WHAT THE EXERCISE ASKS:
State how many lines in the items below contain the string "bottom", treating uppercase and lowercase as different. Reply with the number alone.

THE RECORDS:
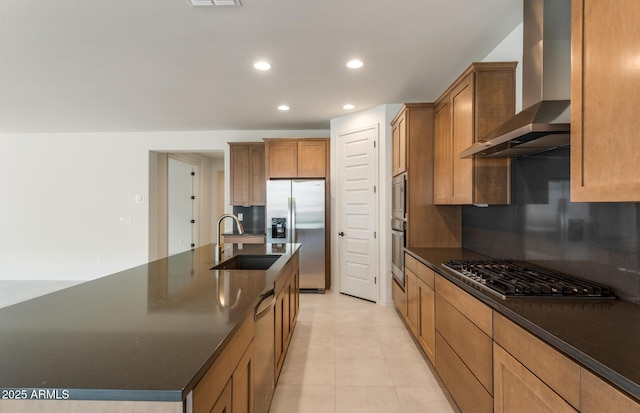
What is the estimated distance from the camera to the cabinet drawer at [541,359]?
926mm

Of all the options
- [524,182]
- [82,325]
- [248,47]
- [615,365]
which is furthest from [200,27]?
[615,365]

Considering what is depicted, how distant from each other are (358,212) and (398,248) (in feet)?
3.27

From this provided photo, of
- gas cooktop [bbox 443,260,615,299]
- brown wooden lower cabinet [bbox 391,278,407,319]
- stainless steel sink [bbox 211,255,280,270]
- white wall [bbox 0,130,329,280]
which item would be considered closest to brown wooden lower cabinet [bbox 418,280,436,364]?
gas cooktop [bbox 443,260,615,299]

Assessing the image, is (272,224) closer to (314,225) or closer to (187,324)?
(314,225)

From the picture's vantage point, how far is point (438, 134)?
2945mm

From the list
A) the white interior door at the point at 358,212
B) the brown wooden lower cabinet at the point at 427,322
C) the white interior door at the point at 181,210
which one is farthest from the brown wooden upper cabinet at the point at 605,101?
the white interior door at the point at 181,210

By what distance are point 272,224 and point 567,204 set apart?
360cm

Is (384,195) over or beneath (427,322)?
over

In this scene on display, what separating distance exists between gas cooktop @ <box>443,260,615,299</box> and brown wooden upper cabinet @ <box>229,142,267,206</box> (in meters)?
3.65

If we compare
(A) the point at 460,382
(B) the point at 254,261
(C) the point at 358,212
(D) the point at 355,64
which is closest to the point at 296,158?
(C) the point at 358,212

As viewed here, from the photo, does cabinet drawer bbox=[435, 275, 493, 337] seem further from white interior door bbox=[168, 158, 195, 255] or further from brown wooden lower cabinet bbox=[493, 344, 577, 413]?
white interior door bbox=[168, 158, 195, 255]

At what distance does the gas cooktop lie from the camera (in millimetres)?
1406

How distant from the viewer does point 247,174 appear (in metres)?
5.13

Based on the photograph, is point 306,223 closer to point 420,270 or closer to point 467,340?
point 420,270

--

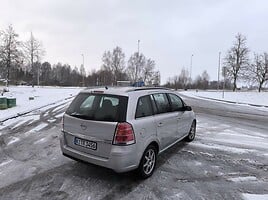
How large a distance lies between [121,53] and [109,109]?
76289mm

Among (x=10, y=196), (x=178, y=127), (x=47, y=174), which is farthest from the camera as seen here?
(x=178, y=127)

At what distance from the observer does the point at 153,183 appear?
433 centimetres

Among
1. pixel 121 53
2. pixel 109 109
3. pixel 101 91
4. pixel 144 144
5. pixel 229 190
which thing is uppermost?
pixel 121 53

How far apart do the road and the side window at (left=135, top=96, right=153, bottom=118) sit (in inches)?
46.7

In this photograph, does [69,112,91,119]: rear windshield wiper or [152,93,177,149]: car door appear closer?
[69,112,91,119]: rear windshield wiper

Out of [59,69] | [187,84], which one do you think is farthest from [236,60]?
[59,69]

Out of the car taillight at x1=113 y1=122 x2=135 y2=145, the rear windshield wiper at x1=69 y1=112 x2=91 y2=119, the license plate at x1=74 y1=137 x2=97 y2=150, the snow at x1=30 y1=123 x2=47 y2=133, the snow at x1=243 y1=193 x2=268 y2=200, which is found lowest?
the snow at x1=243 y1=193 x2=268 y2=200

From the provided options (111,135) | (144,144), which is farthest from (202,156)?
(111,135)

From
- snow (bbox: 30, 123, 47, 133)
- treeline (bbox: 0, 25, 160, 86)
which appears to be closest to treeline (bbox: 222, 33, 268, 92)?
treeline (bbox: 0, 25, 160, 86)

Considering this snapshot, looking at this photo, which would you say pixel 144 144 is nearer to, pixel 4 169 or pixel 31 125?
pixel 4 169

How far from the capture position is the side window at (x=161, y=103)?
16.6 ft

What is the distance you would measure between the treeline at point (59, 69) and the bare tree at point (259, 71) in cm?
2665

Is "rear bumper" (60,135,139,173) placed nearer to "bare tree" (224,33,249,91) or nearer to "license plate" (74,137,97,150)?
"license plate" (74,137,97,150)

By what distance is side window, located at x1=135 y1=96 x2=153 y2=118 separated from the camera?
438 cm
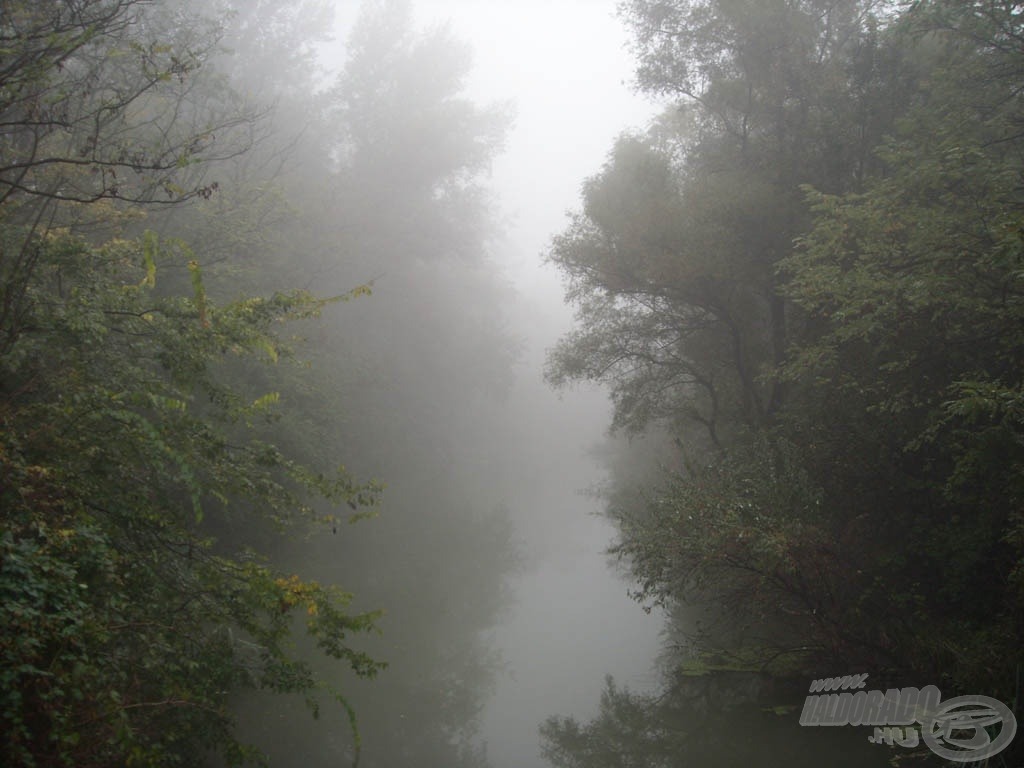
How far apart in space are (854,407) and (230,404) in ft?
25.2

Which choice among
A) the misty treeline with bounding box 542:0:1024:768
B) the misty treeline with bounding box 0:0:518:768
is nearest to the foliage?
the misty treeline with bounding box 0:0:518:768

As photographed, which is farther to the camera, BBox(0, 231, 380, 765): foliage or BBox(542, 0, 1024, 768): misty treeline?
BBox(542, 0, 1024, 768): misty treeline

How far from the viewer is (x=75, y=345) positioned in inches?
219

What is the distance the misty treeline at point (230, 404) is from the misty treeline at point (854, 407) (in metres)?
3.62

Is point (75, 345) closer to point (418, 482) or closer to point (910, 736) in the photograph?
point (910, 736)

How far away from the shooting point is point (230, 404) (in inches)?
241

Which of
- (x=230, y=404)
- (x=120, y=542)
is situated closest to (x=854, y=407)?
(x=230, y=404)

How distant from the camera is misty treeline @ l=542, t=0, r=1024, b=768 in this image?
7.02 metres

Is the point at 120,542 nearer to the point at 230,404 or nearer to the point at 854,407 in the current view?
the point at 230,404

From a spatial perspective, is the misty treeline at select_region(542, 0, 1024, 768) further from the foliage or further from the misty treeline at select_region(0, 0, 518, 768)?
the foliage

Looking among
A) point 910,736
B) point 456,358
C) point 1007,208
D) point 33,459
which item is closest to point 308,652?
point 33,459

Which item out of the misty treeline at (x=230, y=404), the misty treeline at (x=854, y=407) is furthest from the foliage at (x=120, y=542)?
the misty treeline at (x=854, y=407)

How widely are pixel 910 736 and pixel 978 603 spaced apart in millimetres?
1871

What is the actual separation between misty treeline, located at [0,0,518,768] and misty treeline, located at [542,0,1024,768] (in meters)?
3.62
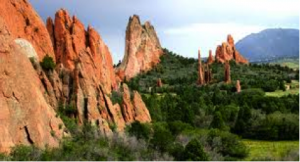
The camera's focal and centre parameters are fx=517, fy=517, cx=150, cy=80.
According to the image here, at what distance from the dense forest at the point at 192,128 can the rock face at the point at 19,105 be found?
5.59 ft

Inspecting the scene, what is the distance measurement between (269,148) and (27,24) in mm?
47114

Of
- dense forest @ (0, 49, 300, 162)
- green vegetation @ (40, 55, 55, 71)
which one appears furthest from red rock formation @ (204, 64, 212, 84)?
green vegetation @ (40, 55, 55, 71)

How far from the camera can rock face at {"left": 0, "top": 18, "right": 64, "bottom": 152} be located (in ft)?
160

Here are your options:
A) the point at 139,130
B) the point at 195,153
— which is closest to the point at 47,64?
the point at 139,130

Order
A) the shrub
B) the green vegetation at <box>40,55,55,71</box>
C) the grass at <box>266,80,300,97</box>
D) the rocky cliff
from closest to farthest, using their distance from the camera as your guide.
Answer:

SOLUTION TO THIS PROBLEM:
2